The enterprise readiness gap that legal teams must navigate
Product counsel need to become infrastructure assessors, evaluating not just model capabilities but whether entire enterprise ecosystems can handle advanced AI before deployment.
Arun Chandrasekaran from Gartner captures where we are with AI right now: "All we have done is create some very good engines for a car, and we are getting super excited, as if we have this fully functional highway system in place." For product counsel, this mismatch between capability and infrastructure defines our work today.
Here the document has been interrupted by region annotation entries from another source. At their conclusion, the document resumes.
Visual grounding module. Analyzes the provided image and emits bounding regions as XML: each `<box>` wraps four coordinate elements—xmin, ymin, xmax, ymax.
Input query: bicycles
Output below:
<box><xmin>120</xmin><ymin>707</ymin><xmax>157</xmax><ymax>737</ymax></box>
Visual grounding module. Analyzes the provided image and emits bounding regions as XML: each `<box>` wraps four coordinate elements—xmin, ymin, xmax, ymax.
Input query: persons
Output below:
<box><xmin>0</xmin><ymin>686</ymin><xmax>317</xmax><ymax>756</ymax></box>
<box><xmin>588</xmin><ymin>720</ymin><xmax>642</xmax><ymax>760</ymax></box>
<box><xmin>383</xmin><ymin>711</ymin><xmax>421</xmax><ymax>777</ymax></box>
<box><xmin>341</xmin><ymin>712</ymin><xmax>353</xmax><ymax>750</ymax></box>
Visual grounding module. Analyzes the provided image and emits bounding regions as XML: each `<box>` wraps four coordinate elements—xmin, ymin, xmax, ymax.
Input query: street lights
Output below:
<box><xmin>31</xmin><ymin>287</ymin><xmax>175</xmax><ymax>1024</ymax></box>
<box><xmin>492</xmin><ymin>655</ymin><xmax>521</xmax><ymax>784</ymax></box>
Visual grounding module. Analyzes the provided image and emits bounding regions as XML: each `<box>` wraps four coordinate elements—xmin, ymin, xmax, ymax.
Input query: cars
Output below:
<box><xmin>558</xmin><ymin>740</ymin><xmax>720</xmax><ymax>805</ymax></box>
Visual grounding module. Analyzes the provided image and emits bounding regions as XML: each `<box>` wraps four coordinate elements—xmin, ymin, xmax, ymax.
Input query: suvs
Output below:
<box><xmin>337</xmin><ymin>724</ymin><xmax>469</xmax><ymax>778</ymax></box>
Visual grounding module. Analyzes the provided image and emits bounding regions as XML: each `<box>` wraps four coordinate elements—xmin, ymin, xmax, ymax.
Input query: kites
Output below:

GPT-5 shows clear improvements in coding tasks, multimodal capabilities, and tool orchestration. The model can reason better and hallucinates less, which makes it more suitable for enterprise use. But here's what I'm seeing in practice—enterprise systems that can't handle concurrent API requests, governance frameworks that weren't designed for 128K context windows, and oversight mechanisms built for simpler AI interactions.
Gartner found that agentic deployments still need narrow domains and human oversight, which undermines the autonomy organizations want. We have a window of opportunity where legal teams feel pressure to enable advanced AI capabilities without the supporting infrastructure being ready.
The answer isn't waiting for everything to be perfect. It's building legal frameworks that can evolve alongside model improvements while maintaining enterprise safety and compliance standards. This means product counsel needs to become infrastructure assessors—evaluating not just what the model can do, but whether the entire ecosystem can handle those capabilities.
I'm auditing identity management systems, validating data pipelines, and ensuring that governance policies can effectively handle the impact of these models before teams deploy them. The companies that coordinate technical advancement with legal and operational readiness will outperform those that let model capabilities outpace their infrastructure.